COMPARATIVE CYTOPHYSIOLOGY OF STRIATED MUSCLE WITH SPECIAL REFERENCE TO THE ROLE OF THE ENDOPLASMIC RETICULUM

Abstract
1. The structure and distribution of the components of striated muscle cells vary with the species and with the specialization of muscle fiber function. 2. There appear to be two, easily distinguishable, general categories of striated muscle structure. A. High frequency muscle (represented by flight muscle of higher insects and hummingbird, and cicada tympanal muscle) is characterized by widely spaced, non-branching fibrils of large diameter and short period, little endoplasmic reticulum, and large quantities of large mitochondria (low fibril-sarcoplasm ratio). This structure is correlated with heavy tracheolization or vascularization, high oxidative activity, and dark color as compared with other muscles of the same species. B. Low frequency muscle is characterized, in general, by high fibril-sarcoplasm ratio, relatively long period, few mitochondria increasing with activity and decreasing with absolute power of the fiber.

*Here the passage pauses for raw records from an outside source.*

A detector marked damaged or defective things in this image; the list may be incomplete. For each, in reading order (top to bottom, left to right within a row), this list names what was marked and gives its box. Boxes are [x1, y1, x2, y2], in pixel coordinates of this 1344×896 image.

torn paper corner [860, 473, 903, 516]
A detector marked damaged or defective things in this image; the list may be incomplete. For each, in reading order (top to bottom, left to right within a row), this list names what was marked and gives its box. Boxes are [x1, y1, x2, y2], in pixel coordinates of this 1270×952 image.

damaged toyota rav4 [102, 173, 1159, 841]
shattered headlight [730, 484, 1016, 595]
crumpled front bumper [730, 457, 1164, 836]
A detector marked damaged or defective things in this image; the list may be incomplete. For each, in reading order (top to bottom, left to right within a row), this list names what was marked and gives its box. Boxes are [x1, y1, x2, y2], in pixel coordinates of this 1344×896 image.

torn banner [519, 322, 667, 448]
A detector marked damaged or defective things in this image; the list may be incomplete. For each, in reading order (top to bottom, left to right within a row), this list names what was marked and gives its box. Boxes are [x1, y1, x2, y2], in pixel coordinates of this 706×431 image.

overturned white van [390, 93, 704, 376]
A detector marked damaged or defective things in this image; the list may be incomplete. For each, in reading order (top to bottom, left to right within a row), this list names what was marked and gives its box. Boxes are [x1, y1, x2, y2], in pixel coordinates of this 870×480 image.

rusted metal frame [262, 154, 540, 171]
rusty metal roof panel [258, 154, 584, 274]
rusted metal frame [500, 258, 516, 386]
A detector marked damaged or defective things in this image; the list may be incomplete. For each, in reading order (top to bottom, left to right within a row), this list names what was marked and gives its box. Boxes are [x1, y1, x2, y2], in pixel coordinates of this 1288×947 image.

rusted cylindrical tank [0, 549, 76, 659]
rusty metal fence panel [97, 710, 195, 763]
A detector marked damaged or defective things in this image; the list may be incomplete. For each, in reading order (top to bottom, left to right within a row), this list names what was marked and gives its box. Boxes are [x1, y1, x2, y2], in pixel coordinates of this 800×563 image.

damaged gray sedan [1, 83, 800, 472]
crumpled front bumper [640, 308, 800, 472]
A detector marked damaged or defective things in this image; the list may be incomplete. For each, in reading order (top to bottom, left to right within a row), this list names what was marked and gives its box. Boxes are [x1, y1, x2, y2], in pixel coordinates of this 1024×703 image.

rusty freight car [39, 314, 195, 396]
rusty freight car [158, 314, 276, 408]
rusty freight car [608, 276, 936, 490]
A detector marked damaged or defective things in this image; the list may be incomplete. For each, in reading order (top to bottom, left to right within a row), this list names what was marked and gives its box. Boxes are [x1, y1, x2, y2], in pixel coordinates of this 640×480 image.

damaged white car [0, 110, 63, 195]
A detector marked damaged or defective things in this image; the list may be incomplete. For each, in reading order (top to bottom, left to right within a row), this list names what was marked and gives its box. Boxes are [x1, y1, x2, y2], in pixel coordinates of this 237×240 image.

Oxidative capacity and color are proportional to the quantity of mitochondria. These fibers are further differentiated into (a) fibrillar arrangement of contractile material which permits a regular pattern of interfibrillar and segmental reticulum, and (b) afibrillar arrangement of contractile material leading to an unsystematic distribution of reticulum. 3. The endoplasmic reticulum appears as a complex coordination system in the muscle fiber. Peripherally, it links the Z and M lines of the fibrils to the sarcolemma and between the fibrils it links the cross-bands, forming the Grundmembran of earlier authors. By longitudinal linkage, it connects with the sarcolemma at the muscle extremity to form a digital arrangement into which the tendon fibrils are spliced. The extent of its development and its position have a definite relationship to the degree and site of fiber shortening. At present the reticulum is the only structure that one can consider to be an internal conducting system. It may distribute the excitation transversely from fibril to fibril, and lengthwise saltatorially to the symmetry centers of the sarcomeres. 4. The nucleus is the mediating element between the cytoplasmic phases within and without the tubular system of the endoplasmic reticulum. A possible mechanism which correlates nucleus, adenylic acid system, ion exchange, and reticulum with the initiation of contraction is postulated.